[Gluster-users] Gluster usage scenarios in HPC cluster management

Fri Mar 19 17:19:54 UTC 2021

Erik:

My apologies for not being more clear originally.

What I meant to say was that I was using GlusterFS for HPC jobs because my understanding is that most HPC environments often or tend to use, for example, NVMe SSDs for their high speed storage tier, but even those have a finite write endurance limit as well.

And whilst normally, for a large corporation, the consumption of the write endurance limit of the NVMe SSDs and their replacement would just be a cost of "normal part of doing business", but for a home lab, I can't afford to spend that kind of money whenever the drives wear out like that.

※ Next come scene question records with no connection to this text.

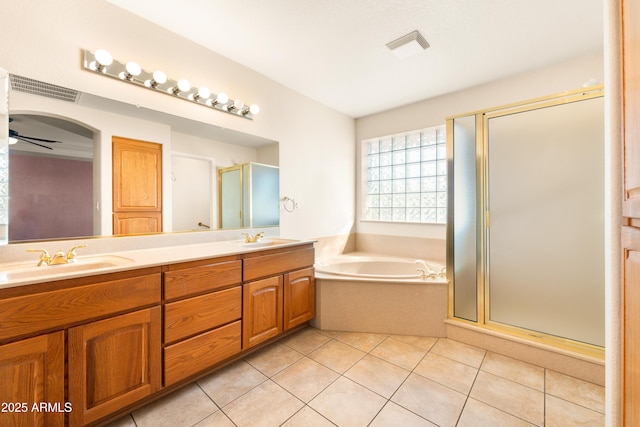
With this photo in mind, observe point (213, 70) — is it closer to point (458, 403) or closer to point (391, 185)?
point (391, 185)

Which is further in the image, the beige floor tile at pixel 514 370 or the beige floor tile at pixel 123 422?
the beige floor tile at pixel 514 370

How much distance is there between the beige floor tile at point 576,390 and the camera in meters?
1.46

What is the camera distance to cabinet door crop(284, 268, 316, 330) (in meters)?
2.11

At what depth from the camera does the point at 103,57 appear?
5.34 feet

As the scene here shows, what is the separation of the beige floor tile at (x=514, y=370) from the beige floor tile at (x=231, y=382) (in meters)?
1.56

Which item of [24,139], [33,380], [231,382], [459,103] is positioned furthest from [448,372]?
[24,139]

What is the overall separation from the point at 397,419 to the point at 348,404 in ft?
0.88

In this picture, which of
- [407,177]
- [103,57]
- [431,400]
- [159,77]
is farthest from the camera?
[407,177]

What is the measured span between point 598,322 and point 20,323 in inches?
121

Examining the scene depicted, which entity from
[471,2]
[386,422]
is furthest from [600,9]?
[386,422]

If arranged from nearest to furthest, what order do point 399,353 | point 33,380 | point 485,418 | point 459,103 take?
point 33,380 < point 485,418 < point 399,353 < point 459,103

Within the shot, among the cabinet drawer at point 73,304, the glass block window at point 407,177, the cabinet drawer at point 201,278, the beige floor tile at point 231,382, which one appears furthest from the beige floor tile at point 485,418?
the glass block window at point 407,177

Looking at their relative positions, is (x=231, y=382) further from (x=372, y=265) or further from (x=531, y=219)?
(x=531, y=219)

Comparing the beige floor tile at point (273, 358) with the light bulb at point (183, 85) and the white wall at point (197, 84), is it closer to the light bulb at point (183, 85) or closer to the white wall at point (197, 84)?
the white wall at point (197, 84)
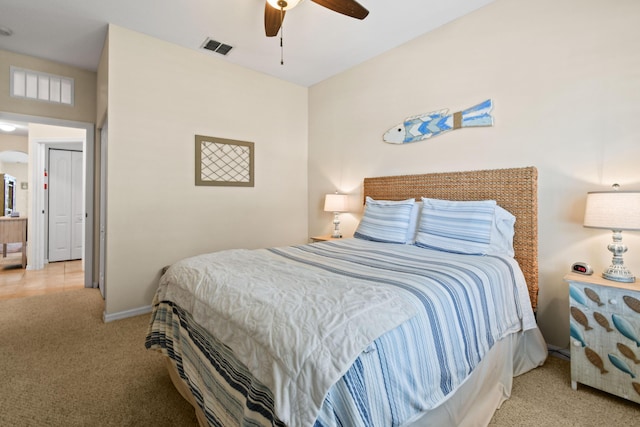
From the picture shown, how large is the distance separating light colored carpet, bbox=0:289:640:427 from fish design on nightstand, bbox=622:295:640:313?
59cm

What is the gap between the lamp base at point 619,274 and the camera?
1785mm


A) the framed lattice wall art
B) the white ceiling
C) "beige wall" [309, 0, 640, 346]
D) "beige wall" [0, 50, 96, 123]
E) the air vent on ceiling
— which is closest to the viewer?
"beige wall" [309, 0, 640, 346]

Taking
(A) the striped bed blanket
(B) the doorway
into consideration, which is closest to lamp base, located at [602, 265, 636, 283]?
(A) the striped bed blanket

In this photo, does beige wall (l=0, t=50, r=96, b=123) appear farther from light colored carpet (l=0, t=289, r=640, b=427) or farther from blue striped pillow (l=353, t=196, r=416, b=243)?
blue striped pillow (l=353, t=196, r=416, b=243)

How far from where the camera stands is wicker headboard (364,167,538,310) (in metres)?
2.30

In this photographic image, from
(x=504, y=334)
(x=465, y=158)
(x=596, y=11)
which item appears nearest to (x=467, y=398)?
(x=504, y=334)

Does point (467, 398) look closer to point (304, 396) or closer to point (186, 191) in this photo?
point (304, 396)

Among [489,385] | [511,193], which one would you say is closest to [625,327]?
→ [489,385]

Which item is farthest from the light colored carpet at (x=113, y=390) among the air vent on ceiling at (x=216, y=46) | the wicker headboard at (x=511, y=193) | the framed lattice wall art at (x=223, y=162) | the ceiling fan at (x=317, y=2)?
the air vent on ceiling at (x=216, y=46)

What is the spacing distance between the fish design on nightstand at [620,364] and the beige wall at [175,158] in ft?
11.3

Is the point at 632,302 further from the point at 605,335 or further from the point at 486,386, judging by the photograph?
the point at 486,386

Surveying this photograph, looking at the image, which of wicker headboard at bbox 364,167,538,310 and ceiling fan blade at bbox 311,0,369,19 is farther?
wicker headboard at bbox 364,167,538,310

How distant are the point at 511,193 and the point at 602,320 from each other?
1042mm

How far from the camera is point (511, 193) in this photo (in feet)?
7.92
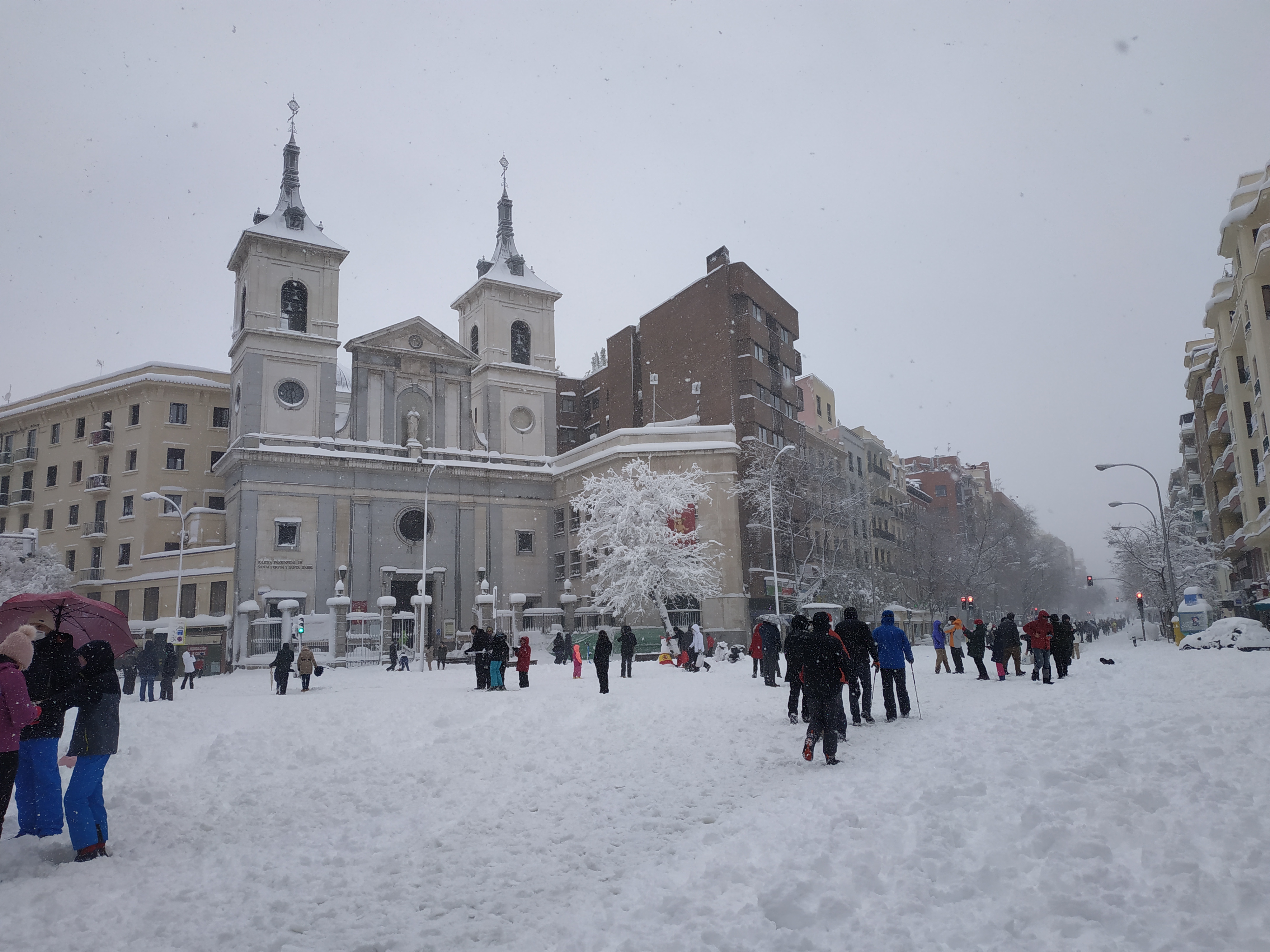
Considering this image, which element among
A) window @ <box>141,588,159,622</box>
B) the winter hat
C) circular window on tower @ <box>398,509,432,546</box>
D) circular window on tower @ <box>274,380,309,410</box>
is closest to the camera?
the winter hat

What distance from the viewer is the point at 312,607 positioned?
4622 centimetres

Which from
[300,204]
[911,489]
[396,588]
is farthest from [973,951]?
[911,489]

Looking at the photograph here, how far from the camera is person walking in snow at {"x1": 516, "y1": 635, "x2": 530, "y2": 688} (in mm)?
22922

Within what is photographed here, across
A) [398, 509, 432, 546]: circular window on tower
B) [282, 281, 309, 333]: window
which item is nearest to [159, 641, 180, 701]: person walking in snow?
[398, 509, 432, 546]: circular window on tower

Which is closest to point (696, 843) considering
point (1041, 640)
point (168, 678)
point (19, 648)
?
point (19, 648)

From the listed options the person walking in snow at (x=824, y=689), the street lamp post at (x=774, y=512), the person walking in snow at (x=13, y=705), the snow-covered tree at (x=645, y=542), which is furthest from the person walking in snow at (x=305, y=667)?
the street lamp post at (x=774, y=512)

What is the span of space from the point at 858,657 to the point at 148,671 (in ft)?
65.2

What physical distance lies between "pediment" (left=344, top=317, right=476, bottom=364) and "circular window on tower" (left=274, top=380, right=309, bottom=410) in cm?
438

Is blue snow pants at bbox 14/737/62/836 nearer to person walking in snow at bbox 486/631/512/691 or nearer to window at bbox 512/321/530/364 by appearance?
person walking in snow at bbox 486/631/512/691

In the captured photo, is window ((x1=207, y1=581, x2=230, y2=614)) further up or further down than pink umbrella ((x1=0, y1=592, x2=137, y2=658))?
further up

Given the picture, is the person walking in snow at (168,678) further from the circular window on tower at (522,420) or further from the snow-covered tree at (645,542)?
the circular window on tower at (522,420)

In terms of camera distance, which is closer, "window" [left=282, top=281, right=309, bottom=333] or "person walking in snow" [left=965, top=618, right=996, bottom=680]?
"person walking in snow" [left=965, top=618, right=996, bottom=680]

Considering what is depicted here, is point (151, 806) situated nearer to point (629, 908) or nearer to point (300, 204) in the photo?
point (629, 908)

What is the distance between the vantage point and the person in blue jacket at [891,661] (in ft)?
45.0
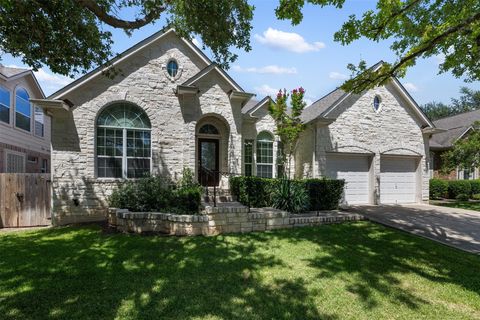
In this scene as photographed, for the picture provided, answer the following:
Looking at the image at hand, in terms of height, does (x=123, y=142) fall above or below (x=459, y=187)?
above

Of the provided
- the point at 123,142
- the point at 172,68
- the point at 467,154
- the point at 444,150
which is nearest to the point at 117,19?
the point at 172,68

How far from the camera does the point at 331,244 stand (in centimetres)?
691

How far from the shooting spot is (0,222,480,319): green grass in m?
3.84

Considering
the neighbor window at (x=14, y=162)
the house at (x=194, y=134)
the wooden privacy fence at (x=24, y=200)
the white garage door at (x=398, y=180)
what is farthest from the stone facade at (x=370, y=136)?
the neighbor window at (x=14, y=162)

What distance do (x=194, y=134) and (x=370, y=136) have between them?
8960mm

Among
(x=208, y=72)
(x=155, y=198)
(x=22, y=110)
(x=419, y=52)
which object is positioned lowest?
(x=155, y=198)

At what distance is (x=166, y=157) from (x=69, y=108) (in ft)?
13.3

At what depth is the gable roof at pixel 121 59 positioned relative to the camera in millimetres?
9566

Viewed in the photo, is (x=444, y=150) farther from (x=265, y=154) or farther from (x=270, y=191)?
(x=270, y=191)

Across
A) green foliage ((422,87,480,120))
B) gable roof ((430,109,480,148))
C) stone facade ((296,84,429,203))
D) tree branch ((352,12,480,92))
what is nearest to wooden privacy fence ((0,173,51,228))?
stone facade ((296,84,429,203))

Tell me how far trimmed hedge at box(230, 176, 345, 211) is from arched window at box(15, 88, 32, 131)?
1223cm

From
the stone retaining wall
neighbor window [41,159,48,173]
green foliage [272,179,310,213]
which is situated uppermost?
neighbor window [41,159,48,173]

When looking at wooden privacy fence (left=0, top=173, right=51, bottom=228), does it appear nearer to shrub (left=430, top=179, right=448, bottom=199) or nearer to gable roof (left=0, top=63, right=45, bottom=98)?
gable roof (left=0, top=63, right=45, bottom=98)

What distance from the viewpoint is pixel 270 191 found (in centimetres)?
1008
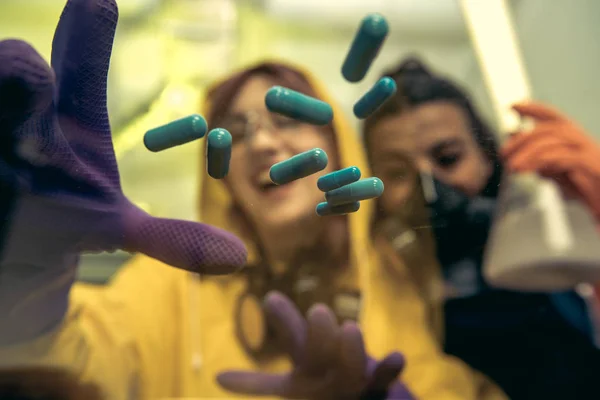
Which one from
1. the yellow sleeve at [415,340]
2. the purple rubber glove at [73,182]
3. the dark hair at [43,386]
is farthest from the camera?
the yellow sleeve at [415,340]

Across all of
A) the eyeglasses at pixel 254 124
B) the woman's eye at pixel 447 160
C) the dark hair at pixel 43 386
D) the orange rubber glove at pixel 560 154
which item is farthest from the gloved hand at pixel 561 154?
the dark hair at pixel 43 386

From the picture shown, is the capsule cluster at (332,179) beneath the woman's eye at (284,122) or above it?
beneath

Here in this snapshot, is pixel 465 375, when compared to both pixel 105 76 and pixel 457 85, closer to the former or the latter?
pixel 457 85

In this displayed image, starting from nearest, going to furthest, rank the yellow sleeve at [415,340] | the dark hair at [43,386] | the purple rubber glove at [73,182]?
Result: the purple rubber glove at [73,182], the dark hair at [43,386], the yellow sleeve at [415,340]

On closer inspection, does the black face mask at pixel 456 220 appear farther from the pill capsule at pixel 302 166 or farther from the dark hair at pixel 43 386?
the dark hair at pixel 43 386

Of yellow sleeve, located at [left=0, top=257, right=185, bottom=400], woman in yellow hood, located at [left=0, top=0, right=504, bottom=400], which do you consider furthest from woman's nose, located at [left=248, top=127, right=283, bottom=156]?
yellow sleeve, located at [left=0, top=257, right=185, bottom=400]

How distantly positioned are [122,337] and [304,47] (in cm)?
60

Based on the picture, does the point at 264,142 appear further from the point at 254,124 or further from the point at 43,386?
the point at 43,386

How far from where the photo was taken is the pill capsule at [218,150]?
0.22 meters

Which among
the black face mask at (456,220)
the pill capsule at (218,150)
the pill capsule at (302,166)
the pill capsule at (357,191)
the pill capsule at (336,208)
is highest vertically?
the pill capsule at (218,150)

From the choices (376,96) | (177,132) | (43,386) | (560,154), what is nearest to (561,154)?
(560,154)

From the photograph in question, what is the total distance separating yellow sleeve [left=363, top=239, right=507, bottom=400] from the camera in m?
0.44

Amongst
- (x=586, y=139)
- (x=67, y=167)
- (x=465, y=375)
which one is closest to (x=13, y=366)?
(x=67, y=167)

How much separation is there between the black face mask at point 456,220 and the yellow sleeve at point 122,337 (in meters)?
0.18
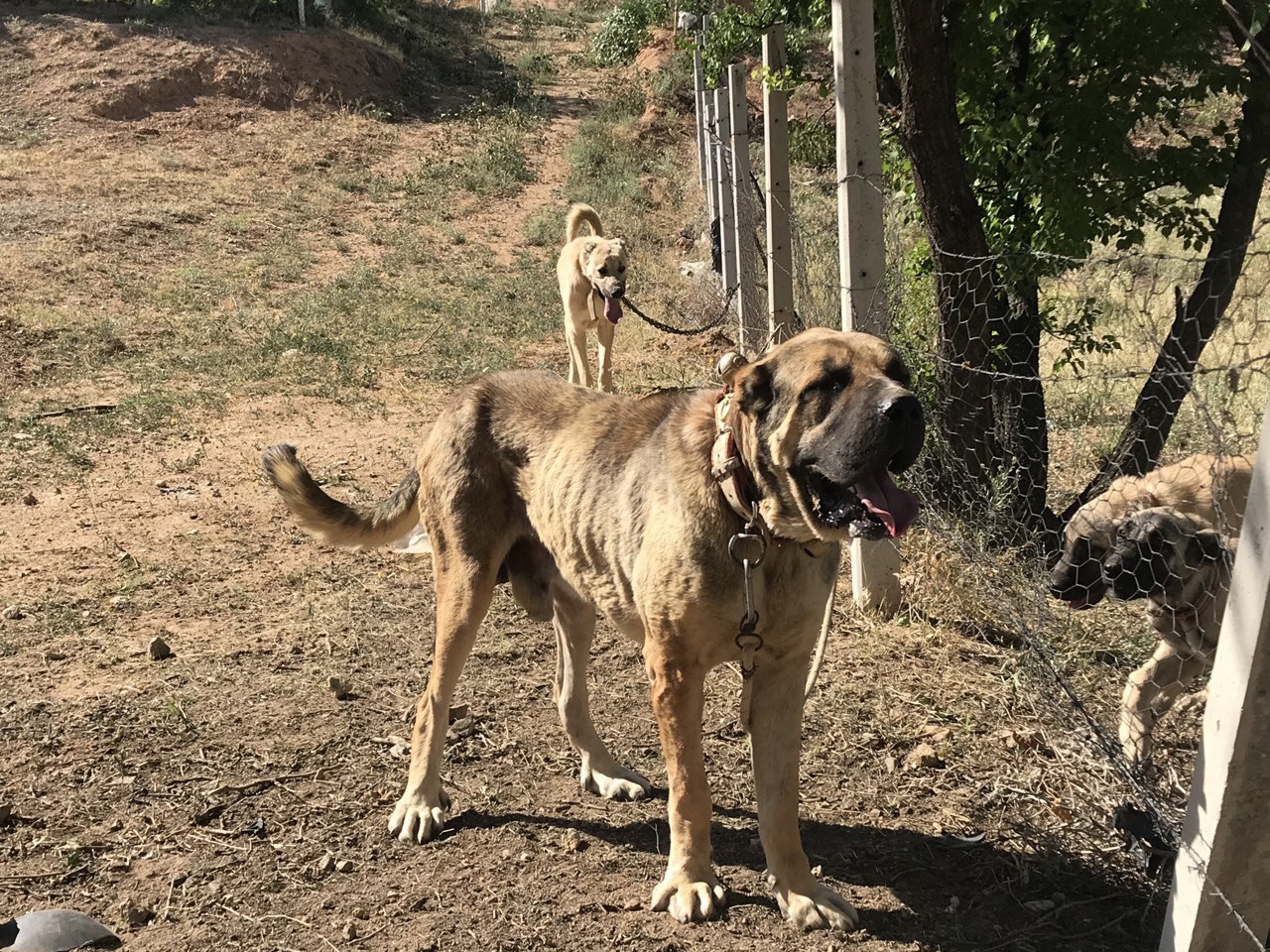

And this is what drove me to testing GlusterFS distributed stripped volume exported to NFS over RDMA so that the RAM was used both in the execution of the jobs as well as for the high speed scratch disk space during job execution such that it wouldn't be subject to the write endurance limits of NAND flash SSDs (NVMe or otherwise), nor the significantly slower performance of mechanically rotating hard disk drives.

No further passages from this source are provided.